---------- AVAILABLE DATA
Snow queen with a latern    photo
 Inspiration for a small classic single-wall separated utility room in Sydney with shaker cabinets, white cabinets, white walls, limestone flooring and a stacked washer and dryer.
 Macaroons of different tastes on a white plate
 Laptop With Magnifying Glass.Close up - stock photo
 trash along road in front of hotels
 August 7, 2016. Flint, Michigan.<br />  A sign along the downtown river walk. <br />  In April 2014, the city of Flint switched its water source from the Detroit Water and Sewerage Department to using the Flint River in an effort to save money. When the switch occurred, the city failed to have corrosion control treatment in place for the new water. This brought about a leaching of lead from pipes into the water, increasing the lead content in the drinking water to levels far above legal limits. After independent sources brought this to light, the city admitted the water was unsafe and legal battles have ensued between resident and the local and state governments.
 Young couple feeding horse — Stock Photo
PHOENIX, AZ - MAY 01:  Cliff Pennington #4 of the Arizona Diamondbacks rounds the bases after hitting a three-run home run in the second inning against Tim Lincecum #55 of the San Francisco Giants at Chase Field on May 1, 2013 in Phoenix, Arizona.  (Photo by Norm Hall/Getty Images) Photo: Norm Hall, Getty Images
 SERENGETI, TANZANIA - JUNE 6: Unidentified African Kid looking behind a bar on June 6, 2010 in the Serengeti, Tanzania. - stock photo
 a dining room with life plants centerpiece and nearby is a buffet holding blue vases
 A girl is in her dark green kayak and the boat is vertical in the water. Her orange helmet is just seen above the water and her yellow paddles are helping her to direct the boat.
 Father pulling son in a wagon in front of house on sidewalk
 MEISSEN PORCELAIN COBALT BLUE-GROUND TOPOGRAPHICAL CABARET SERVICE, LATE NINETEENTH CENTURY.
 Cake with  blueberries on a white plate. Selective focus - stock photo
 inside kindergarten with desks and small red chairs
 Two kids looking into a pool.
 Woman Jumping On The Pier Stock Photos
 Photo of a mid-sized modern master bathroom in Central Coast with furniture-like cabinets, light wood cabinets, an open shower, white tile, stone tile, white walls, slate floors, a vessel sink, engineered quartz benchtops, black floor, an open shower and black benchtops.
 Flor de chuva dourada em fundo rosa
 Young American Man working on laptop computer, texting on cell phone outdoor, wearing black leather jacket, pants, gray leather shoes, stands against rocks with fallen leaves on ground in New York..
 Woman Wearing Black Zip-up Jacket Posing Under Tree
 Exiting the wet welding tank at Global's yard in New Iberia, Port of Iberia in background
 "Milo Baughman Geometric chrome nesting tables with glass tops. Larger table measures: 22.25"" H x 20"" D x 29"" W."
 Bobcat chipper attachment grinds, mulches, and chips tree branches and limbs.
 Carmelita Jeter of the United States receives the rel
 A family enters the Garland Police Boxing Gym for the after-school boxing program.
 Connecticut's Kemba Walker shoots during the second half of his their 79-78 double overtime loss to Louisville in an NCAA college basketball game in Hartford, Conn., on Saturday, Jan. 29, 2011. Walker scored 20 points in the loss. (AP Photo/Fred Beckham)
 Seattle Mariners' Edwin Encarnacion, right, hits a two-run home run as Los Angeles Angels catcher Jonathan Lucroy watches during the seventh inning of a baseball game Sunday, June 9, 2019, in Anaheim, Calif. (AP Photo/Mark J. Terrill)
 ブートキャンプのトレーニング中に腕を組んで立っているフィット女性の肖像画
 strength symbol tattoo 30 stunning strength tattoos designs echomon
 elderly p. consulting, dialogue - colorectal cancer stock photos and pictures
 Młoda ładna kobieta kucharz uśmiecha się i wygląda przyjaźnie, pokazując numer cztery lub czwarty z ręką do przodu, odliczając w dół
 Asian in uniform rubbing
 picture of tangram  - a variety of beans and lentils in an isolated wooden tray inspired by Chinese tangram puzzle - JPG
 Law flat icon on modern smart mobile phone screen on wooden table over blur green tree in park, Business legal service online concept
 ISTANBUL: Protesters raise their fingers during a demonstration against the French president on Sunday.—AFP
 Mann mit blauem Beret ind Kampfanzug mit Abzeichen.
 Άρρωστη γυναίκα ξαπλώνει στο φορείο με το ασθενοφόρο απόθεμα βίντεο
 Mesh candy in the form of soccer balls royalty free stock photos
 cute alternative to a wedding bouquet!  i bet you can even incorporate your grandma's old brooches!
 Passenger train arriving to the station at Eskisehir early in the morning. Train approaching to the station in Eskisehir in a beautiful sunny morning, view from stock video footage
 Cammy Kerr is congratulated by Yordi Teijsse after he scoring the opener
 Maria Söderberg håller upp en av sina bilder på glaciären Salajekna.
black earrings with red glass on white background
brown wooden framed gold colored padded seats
--------------------
# WORK TO BE COMPLETED
Above are the entries. Copy exactly the part that opens with the line containing "picture of tangram" and closes with the line containing "Mesh candy in", and no more.

# EXERCISE ANSWER
 picture of tangram  - a variety of beans and lentils in an isolated wooden tray inspired by Chinese tangram puzzle - JPG
 Law flat icon on modern smart mobile phone screen on wooden table over blur green tree in park, Business legal service online concept
 ISTANBUL: Protesters raise their fingers during a demonstration against the French president on Sunday.—AFP
 Mann mit blauem Beret ind Kampfanzug mit Abzeichen.
 Άρρωστη γυναίκα ξαπλώνει στο φορείο με το ασθενοφόρο απόθεμα βίντεο
 Mesh candy in the form of soccer balls royalty free stock photos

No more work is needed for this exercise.